* **Description of the task**: State how many lines in the entries below contain "Zealand". Write nothing but the number.

══ Records ══

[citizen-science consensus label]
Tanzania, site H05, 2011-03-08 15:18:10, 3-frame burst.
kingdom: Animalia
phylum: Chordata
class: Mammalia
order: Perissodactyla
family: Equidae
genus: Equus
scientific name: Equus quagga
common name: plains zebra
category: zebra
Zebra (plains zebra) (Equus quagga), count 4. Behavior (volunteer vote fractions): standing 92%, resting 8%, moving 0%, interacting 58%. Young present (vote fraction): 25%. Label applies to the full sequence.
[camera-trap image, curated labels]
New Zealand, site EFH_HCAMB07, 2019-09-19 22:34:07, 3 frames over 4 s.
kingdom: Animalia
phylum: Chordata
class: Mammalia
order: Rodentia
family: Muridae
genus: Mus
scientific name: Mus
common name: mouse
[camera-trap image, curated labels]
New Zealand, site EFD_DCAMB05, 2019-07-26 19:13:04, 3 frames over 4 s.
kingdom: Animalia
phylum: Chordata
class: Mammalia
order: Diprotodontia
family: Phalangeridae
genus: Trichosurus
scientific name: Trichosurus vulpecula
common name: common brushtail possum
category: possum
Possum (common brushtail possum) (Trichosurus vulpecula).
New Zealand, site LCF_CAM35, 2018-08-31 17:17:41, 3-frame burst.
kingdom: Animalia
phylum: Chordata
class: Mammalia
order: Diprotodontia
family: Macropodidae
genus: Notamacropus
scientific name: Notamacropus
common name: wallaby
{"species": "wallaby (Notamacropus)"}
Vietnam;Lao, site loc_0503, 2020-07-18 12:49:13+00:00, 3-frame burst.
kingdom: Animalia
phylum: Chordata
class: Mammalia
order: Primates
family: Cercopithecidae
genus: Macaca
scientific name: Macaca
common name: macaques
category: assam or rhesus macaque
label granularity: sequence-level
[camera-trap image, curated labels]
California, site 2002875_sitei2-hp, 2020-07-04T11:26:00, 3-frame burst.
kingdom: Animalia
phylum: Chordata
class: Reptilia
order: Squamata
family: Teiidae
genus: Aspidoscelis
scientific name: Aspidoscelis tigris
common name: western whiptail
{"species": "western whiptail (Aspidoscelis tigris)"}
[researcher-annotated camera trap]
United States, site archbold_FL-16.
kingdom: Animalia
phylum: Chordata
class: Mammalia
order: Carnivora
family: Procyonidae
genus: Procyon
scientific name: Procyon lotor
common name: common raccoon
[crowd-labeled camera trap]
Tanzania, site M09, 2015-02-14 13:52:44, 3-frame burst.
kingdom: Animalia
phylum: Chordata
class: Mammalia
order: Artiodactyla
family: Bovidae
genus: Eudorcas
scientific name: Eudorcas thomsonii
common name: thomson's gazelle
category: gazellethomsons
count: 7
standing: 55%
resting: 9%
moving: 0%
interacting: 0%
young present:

═══

* **Output**: 3